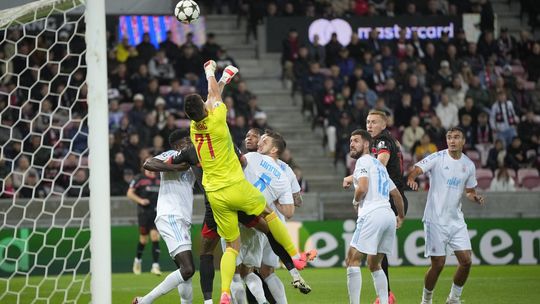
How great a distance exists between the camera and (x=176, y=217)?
9742 mm

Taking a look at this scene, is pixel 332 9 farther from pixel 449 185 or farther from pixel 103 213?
pixel 103 213

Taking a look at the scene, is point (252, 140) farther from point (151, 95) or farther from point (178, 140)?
point (151, 95)

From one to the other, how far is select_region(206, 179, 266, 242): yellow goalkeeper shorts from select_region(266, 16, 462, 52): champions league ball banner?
15.3m

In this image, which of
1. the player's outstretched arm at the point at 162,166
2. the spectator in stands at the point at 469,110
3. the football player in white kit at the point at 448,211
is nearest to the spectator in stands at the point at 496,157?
the spectator in stands at the point at 469,110

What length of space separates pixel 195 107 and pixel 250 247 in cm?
160

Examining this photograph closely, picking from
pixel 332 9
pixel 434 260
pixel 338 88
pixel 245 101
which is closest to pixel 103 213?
pixel 434 260

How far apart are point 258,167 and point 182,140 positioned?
835 millimetres

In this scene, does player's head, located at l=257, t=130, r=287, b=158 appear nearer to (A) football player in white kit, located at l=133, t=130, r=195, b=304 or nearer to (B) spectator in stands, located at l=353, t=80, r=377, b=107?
(A) football player in white kit, located at l=133, t=130, r=195, b=304

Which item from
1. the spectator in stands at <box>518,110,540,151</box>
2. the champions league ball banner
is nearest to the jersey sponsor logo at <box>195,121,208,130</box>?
the spectator in stands at <box>518,110,540,151</box>

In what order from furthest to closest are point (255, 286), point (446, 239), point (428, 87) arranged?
1. point (428, 87)
2. point (446, 239)
3. point (255, 286)

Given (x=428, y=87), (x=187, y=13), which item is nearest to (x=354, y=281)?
(x=187, y=13)

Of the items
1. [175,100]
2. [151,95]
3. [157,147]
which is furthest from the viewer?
[175,100]

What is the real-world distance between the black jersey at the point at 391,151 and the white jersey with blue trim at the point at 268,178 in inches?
46.0

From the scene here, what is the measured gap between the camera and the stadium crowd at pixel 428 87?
21.2 metres
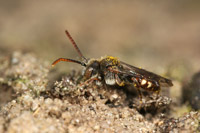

Task to complete: Copy all of the data above line for line, without changing a word, and leave out the pictures.

Answer for the task:
How great a distance exists between the camera and (x=176, y=217)?
9742 mm

Taking a look at this scene, is pixel 332 9 farther from pixel 449 185 or farther from pixel 103 213?
pixel 103 213

Taking a look at the scene, is point (252, 140) farther from point (151, 95) or farther from point (178, 140)?
point (151, 95)

From one to the other, how far is select_region(206, 179, 266, 242): yellow goalkeeper shorts from select_region(266, 16, 462, 52): champions league ball banner?
15.3m

In this image, which of
1. the player's outstretched arm at the point at 162,166
2. the spectator in stands at the point at 469,110
3. the football player in white kit at the point at 448,211
is nearest to the spectator in stands at the point at 496,157?
the spectator in stands at the point at 469,110

What length of space separates pixel 195 107 and pixel 250 247 in cm?
160

Examining this photograph closely, picking from
pixel 332 9
pixel 434 260
pixel 338 88
pixel 245 101
which is closest to pixel 103 213?
pixel 434 260

How far apart are point 258,167 and point 182,140 positioned?
835 millimetres

In this scene, does player's head, located at l=257, t=130, r=287, b=158 appear nearer to (A) football player in white kit, located at l=133, t=130, r=195, b=304 or nearer to (B) spectator in stands, located at l=353, t=80, r=377, b=107?
(A) football player in white kit, located at l=133, t=130, r=195, b=304

Which item from
1. the spectator in stands at <box>518,110,540,151</box>
2. the champions league ball banner
is nearest to the jersey sponsor logo at <box>195,121,208,130</box>?
the spectator in stands at <box>518,110,540,151</box>

In what order from furthest to closest are point (255, 286), point (446, 239), point (428, 87) arranged?
1. point (428, 87)
2. point (446, 239)
3. point (255, 286)

Given (x=428, y=87), (x=187, y=13), which item is nearest to (x=354, y=281)?
(x=187, y=13)

Of the items
1. [175,100]
2. [151,95]
3. [157,147]
which is furthest from the viewer?
[175,100]

What is the real-world distance between the black jersey at the point at 391,151 and the white jersey with blue trim at the point at 268,178 in inches?
46.0

From the scene here, what is the measured gap between the camera and the stadium crowd at pixel 428 87?
21.2 metres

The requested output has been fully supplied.